#### [Aim of the task]
Copy out, word for word, the lines from the start of the data below through the line containing "scientific name: Aepyceros melampus", and no others.

Stored data

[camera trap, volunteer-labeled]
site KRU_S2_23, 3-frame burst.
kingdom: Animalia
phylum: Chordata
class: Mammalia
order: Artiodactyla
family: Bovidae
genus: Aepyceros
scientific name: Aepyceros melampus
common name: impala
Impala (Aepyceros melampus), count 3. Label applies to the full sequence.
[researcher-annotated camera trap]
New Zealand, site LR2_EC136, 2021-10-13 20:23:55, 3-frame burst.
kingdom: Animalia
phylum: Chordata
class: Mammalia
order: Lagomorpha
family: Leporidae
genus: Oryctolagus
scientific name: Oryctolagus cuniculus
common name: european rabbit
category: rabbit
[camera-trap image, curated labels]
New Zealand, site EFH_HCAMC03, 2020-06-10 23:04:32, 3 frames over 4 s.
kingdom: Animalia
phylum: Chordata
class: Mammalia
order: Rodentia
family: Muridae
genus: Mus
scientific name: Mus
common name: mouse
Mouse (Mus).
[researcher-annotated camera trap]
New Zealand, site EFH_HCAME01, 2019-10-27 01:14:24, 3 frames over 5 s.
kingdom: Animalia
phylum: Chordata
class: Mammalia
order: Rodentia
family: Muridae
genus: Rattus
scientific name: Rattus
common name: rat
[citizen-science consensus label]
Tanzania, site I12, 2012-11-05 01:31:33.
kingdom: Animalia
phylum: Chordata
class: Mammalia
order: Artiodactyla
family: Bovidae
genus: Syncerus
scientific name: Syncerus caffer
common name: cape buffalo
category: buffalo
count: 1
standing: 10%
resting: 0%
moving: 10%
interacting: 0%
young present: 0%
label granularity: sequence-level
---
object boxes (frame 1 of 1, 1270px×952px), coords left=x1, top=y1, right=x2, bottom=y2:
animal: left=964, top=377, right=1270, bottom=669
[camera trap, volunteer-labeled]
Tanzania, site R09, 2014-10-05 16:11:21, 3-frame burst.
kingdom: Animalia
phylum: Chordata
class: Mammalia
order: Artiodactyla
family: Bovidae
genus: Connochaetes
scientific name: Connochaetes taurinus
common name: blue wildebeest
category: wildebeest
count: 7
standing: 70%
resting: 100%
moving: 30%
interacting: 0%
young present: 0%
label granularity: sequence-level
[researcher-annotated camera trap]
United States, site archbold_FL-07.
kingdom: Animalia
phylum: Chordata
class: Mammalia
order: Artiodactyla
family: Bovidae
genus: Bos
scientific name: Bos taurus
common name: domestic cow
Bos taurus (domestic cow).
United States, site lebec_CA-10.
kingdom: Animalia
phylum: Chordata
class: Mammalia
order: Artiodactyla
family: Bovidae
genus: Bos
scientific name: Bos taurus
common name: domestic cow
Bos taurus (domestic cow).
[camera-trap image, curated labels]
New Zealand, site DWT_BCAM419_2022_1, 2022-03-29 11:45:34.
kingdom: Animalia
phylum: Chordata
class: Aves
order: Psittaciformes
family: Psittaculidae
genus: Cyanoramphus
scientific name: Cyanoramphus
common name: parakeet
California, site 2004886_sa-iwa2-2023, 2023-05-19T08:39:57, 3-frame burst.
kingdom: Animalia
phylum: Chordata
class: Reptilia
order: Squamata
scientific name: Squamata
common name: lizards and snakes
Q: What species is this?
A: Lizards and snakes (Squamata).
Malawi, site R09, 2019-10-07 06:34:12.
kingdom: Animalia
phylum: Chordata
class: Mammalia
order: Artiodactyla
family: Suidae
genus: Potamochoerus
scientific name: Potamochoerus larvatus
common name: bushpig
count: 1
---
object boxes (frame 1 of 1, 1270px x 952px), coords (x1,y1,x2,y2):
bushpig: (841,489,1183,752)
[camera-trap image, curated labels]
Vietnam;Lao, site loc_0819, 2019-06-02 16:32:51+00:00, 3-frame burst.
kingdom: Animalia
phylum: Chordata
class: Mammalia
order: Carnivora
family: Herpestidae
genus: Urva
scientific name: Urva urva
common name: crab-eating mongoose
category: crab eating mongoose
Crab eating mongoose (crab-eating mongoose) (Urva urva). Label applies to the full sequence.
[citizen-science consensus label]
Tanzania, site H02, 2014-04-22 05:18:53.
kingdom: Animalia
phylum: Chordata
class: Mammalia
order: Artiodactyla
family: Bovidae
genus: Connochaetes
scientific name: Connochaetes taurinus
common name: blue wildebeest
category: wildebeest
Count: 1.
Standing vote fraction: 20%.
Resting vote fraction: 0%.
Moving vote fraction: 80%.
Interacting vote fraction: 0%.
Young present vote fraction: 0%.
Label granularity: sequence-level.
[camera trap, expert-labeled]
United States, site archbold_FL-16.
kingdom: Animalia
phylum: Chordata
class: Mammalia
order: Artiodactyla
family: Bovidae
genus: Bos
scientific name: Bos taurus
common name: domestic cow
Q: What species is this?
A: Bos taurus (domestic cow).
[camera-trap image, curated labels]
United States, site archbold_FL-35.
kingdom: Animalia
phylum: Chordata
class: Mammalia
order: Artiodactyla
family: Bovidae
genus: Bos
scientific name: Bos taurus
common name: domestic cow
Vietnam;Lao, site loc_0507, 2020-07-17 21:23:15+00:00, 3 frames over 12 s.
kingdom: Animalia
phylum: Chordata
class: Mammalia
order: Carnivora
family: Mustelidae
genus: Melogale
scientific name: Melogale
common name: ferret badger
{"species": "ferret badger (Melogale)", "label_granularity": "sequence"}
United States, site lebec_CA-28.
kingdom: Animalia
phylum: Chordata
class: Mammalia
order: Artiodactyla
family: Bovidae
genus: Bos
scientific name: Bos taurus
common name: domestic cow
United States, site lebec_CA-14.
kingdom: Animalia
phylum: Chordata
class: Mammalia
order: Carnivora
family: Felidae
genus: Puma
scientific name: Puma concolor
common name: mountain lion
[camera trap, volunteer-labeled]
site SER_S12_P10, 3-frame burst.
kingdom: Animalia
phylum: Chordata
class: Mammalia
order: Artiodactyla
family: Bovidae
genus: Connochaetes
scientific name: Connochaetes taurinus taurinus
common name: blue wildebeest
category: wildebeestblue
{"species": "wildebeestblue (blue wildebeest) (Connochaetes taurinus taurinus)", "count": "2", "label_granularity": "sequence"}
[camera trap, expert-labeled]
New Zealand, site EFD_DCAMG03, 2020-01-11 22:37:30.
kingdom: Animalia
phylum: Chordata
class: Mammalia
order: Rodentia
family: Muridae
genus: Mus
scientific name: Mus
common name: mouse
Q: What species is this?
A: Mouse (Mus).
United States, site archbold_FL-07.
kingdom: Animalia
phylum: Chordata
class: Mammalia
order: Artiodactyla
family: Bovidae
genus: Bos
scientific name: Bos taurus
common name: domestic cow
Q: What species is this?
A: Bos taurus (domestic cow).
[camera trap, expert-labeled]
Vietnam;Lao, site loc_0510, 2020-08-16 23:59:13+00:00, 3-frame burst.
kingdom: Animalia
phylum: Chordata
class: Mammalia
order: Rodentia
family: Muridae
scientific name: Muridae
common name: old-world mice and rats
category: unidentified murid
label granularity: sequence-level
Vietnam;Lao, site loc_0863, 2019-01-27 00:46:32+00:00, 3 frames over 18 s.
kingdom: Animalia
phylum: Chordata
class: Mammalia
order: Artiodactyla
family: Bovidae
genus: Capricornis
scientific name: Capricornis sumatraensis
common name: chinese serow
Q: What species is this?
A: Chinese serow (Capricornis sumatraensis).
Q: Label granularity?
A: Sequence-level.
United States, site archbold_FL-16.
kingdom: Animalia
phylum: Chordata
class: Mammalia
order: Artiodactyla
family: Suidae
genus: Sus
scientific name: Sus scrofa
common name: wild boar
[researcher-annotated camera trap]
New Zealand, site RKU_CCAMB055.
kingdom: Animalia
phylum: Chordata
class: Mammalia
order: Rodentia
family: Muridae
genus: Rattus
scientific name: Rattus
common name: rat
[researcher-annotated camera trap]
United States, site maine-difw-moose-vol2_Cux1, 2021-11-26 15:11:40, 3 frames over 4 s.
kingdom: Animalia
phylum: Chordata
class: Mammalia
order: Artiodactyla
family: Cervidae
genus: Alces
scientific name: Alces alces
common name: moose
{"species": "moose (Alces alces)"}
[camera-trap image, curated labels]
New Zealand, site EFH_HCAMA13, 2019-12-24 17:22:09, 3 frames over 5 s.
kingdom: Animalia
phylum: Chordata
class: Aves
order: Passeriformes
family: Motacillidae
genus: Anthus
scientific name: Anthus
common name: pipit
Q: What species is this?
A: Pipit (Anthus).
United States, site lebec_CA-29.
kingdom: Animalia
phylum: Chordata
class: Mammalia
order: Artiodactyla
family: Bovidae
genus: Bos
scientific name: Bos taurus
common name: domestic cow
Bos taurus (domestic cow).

#### [Task answer]
[camera trap, volunteer-labeled]
site KRU_S2_23, 3-frame burst.
kingdom: Animalia
phylum: Chordata
class: Mammalia
order: Artiodactyla
family: Bovidae
genus: Aepyceros
scientific name: Aepyceros melampus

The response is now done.